Wednesday, November 21, 2012

On a Year Ago.

I didn't like how I originally wrote this entry. I half-fasted it. And I knew that.

Been lagging on this entry. I passed the actual "year ago" mark and in some way to me, I feel as if the entry had lost its efficacy. But nonetheless, I find it necessary for it to be document this 'narrative' in my life. Man, what a difference a year makes... 


Last Thanksgiving I stayed at my Aunt's and slept for what I think was the longest I've ever had. 13 hrs. Yuppp. It was mid-semester, my first year in grad school. And for all those who suffered that program with me, knows exactly how it was. Swamped with endless quizzes, exams, and syllabi. I remember coming home to Rangai and feel like I could finally let down my guard. I was finally 'safe'. Life was kicking my ass. Life 1, Ellen -82.

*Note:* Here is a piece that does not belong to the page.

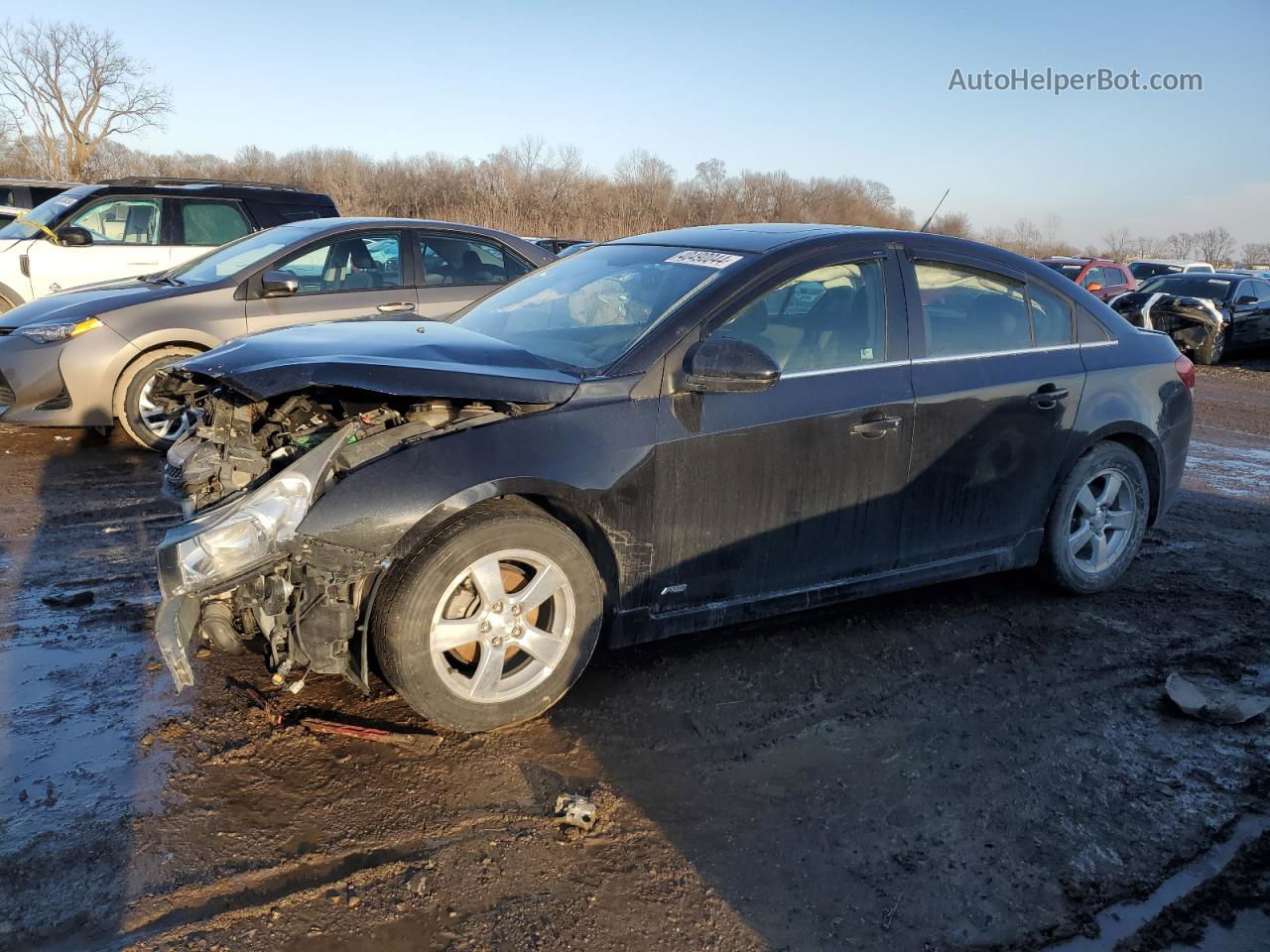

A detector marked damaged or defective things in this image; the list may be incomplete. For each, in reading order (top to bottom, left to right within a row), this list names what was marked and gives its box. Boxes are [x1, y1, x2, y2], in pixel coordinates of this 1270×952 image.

detached headlight [20, 318, 101, 345]
damaged front end of car [1112, 293, 1229, 355]
detached headlight [175, 474, 314, 594]
damaged front end of car [150, 324, 581, 695]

I had just flown out to Detroit to create my own romantic film and was exhausted.. I was so dumb. So, so dumb. I was trying to resurrect, what now I see with full clarity, a relationship facing its ultimate doom. I was so gloomingly optimistic. I remember my cousin trying to cock block me from going, being the big sister that she is, prophetically knowing that if I were to go that it would be one rather painful experience. And man, was she right. Definitely in the books for worst trip ever. 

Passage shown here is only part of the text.